Analyzing Media Bias: A Text Analytics Approach to Distinguishing Liberal and Conservative News Content
Text analytics has been widely utilized in sentiment analysis, large language models (LLMs), and natural language processing (NLP), but its applications extend into media and social science as well. By analyzing unstructured data, text analytics can help identify biases and perceived perceptions, enabling better access to and understanding of information. This approach holds significant potential for uncovering insights into media content and social science research, contributing to a more nuanced understanding of societal dynamics and communication.
In this article, I will demonstrate text analytics techniques for calculating similarity scores between sentences and their application in domain-specific scenarios. The focus will be on assessing the similarity scores between news headlines and their potential use in distinguishing between left and right-leaning news agencies in the United States.
The article is structured in two main sections. The first part focuses on the coding aspect of text analytics, providing a step-by-step guide on how to implement text processing and analysis techniques. This section is essential for readers looking to understand the technical underpinnings and methodologies involved in analyzing textual data effectively. The second part of the article presents my findings, where I delve into the insights and patterns uncovered from the text analytics process. This division not only organizes the content logically but also caters to both technically inclined readers and those more interested in the outcomes of text analytics.

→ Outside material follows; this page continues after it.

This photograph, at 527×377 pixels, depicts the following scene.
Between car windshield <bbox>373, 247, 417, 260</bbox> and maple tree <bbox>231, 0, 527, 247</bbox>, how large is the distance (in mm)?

Part 1: Text Analytics in Python
I conducted primary data collection by compiling similar news from four different platforms: New York Times and CNN on the left, and Fox News and NewsMax on the right. I collected just the headlines of nine different news articles, each headline talking about the same news/topic. The goal was to assess the similarity or difference of the scores generated by text analytics when comparing these news agencies. I aim to determine if left-leaning and right-leaning news agencies have more similarities with each other and if text analytic tools can detect such differences.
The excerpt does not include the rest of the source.